Demographic statistics within a 3-mile radius point to a sizable professional cohort and a projected increase in households by 2028, suggesting a larger tenant base over time and support for occupancy stability. Average household size has edged lower, reinforcing demand for well-designed one- and two-bedroom formats rather than larger family layouts.

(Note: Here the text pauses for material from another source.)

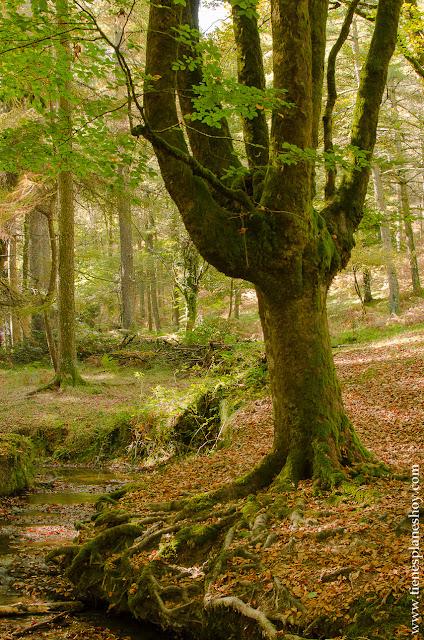 Hayedo de Otzarreta euskadi lugar otoño bonito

Two counterpoints for underwriting: neighborhood occupancy trends sit below the national midpoint, and average school ratings are modest relative to national comparisons. Even so, amenity access (restaurants, cafes, parks) and neighborhood income profiles remain competitive among Los Angeles neighborhoods and compare favorably to national CRE trends.

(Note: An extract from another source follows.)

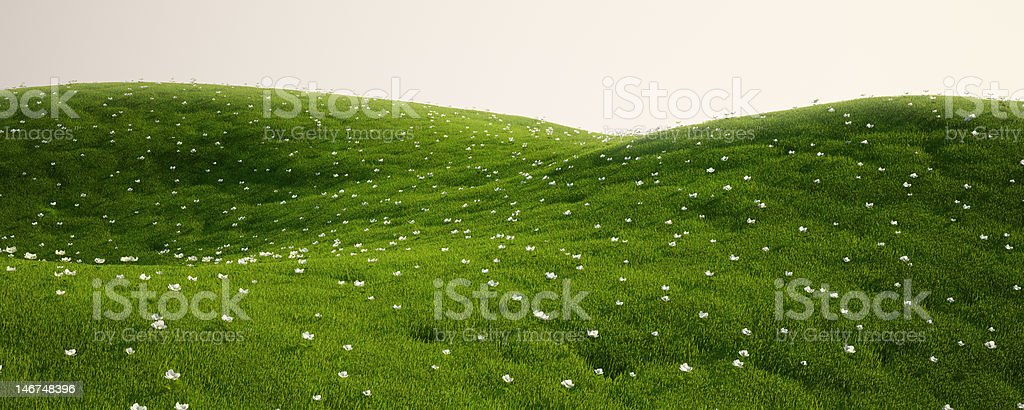 Grass field with white flowers royalty-free stock photo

Neighborhood safety indicators are comparatively favorable versus many Los Angeles sub-areas and align around the upper half nationally. Crime scores fall around the 73rd national percentile, indicating a safer profile than most U.S. neighborhoods, while violent and property offense measures sit near the national middle. Recent year-over-year trends show notable improvement in both categories.

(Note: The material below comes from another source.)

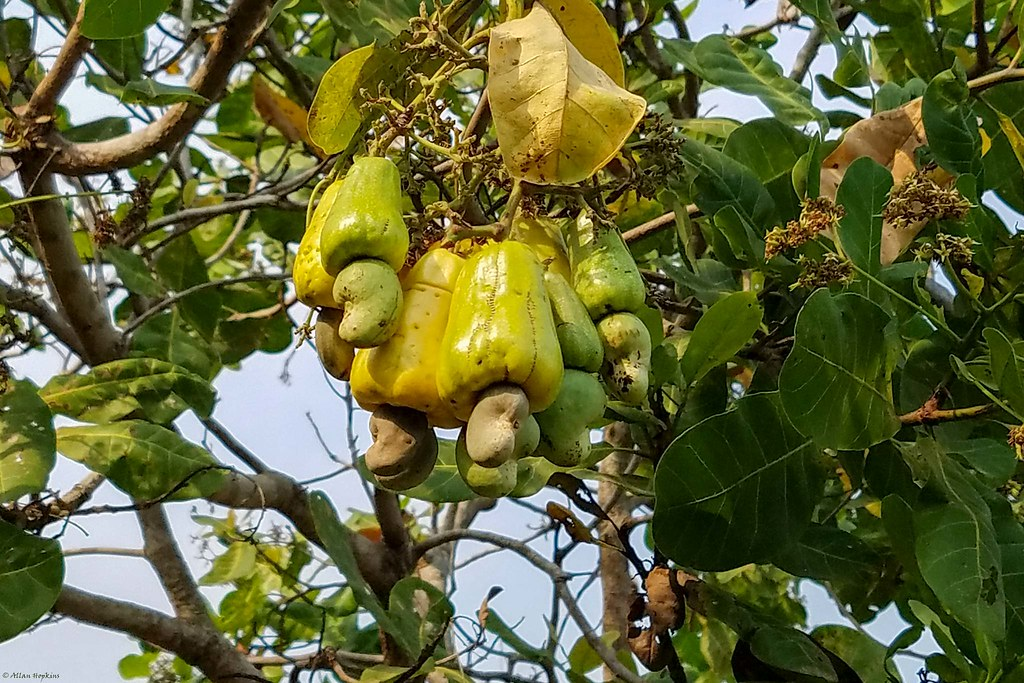 Cashew Tree (Anacardium occidentale)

Within the region, the neighborhood’s crime ranking is better than much of the metro (ranked 425 of 1,441), positioning it above the metro average. As always, investors should pair these indicators with customary due diligence and property-level security planning.
Nearby employment anchors include engineering, gaming, software, media, and energy offices such as AECOM, Activision Blizzard, Symantec, Activision Blizzard Studios, and Occidental Petroleum. Their proximity supports workforce housing demand, commute convenience, and potential retention benefits.
- AECOM — engineering & infrastructure (2.4 miles) — HQ
- Activision Blizzard — gaming & entertainment (2.8 miles) — HQ
- Symantec — software & cybersecurity (2.8 miles)
- Activision Blizzard Studios — media production (2.9 miles)
- Occidental Petroleum — energy (3.2 miles) — HQ
10144 Tabor St is a 27-unit, 1985-vintage multifamily in Los Angeles’ Urban Core with strong neighborhood fundamentals. The asset benefits from a high renter-occupied share at the neighborhood level, deep nearby employment, and elevated area home values that reinforce renter reliance on multifamily housing. According to CRE market data from WDSuite, amenity access indexes in the upper national percentiles, supporting leasing velocity and day-to-day livability advantages.
Relative to the neighborhood’s older average construction year, the 1985 vintage is newer, offering competitive positioning versus older stock while still allowing room for value-add through common-area upgrades and system modernization. Key underwriting watchpoints include neighborhood occupancy that trends below the national midpoint and modest local school ratings; both argue for disciplined leasing and thoughtful amenity programming to sustain absorption and renewals. Demographic statistics within a 3-mile radius point to a larger, higher-income tenant base over time, which supports rent durability and retention management.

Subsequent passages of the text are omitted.